— Start —

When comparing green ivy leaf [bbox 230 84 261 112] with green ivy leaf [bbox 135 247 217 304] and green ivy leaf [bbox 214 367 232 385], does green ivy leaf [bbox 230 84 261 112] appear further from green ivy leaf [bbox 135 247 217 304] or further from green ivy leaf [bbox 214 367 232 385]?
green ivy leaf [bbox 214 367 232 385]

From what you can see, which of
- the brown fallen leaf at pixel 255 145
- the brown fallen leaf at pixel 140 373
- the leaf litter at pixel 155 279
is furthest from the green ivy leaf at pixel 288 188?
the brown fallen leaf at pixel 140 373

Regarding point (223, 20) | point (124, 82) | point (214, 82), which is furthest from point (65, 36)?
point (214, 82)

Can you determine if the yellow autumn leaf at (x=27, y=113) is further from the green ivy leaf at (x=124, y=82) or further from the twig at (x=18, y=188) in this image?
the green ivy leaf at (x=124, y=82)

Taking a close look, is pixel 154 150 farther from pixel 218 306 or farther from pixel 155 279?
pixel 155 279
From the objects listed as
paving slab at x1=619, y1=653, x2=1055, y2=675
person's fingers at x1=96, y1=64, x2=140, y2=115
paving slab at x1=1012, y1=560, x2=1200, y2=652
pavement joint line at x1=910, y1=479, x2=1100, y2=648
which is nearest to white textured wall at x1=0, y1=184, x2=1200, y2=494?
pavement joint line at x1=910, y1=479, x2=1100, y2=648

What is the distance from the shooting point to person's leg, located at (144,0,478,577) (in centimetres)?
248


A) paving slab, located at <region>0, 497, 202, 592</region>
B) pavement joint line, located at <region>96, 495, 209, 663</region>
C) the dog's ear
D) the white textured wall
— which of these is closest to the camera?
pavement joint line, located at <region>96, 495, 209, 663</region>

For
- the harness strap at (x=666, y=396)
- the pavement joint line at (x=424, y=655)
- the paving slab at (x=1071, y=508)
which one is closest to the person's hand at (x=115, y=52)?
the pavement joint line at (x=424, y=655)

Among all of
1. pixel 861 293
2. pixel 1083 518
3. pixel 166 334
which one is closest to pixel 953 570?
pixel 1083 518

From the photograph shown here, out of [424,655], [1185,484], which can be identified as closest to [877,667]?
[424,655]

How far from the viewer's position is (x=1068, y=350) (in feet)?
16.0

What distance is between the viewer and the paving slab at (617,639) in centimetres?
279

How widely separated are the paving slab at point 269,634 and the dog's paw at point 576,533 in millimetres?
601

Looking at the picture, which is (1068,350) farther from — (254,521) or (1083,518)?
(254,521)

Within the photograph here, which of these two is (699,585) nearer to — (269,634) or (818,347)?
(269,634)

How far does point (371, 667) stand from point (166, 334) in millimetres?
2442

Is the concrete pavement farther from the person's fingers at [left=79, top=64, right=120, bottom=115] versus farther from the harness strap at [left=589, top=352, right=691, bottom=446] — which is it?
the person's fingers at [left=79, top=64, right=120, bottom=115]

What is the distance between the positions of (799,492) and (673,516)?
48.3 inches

— End —

## Problem
Reproduce every item above word for word, with no changes.

## Reply
When comparing green ivy leaf [bbox 230 84 261 112] with green ivy leaf [bbox 135 247 217 304] and green ivy leaf [bbox 214 367 232 385], does green ivy leaf [bbox 230 84 261 112] appear further from green ivy leaf [bbox 135 247 217 304] or further from green ivy leaf [bbox 214 367 232 385]?
green ivy leaf [bbox 214 367 232 385]

From what you can see, which of
- the brown fallen leaf at pixel 255 145
- the brown fallen leaf at pixel 140 373
- the leaf litter at pixel 155 279
is furthest from the green ivy leaf at pixel 288 188?
the brown fallen leaf at pixel 140 373

Regarding point (223, 20) | point (124, 82) | point (214, 82), which is furthest from point (65, 36)?
point (214, 82)

Can you determine if the yellow autumn leaf at (x=27, y=113) is further from the green ivy leaf at (x=124, y=82) or further from the twig at (x=18, y=188) in this image?
the green ivy leaf at (x=124, y=82)

Taking a close look, is pixel 154 150 farther from pixel 218 306 or farther from pixel 155 279?
pixel 155 279
From the objects listed as
paving slab at x1=619, y1=653, x2=1055, y2=675
person's fingers at x1=96, y1=64, x2=140, y2=115
paving slab at x1=1012, y1=560, x2=1200, y2=652
pavement joint line at x1=910, y1=479, x2=1100, y2=648
which is nearest to white textured wall at x1=0, y1=184, x2=1200, y2=494?
pavement joint line at x1=910, y1=479, x2=1100, y2=648

What is the distance from the shooting point to person's leg, located at (144,0,478,577) (in centimetres)?
248


A) paving slab, located at <region>0, 497, 202, 592</region>
B) pavement joint line, located at <region>96, 495, 209, 663</region>
C) the dog's ear
D) the white textured wall
— which of these is closest to the camera?
pavement joint line, located at <region>96, 495, 209, 663</region>

For
- the harness strap at (x=666, y=396)
- the pavement joint line at (x=424, y=655)
- the paving slab at (x=1071, y=508)
which one is closest to the person's hand at (x=115, y=52)?
the pavement joint line at (x=424, y=655)

Among all of
1. pixel 861 293
2. pixel 1083 518
3. pixel 166 334
which one is closest to pixel 953 570?
pixel 1083 518

From the photograph shown here, out of [424,655], [1185,484], which can be identified as closest to [877,667]?
[424,655]

How far from the viewer's position is (x=1068, y=350) (in feet)?
16.0

What distance is between the viewer and the paving slab at (617,639) in centimetres?
279

How widely separated are the paving slab at point 269,634 and the dog's paw at point 576,533 in millimetres?
601

Looking at the picture, which is (1068,350) farther from — (254,521) or (1083,518)?
(254,521)

Within the photograph here, which of these two is (699,585) nearer to — (269,634) or (818,347)?
(269,634)

How far does point (371, 667) stand from point (166, 334) in millimetres?
2442

Is the concrete pavement farther from the person's fingers at [left=79, top=64, right=120, bottom=115] versus farther from the harness strap at [left=589, top=352, right=691, bottom=446] — which is it?
the person's fingers at [left=79, top=64, right=120, bottom=115]

What is the distance between the positions of (799,492) and (673,516)?
48.3 inches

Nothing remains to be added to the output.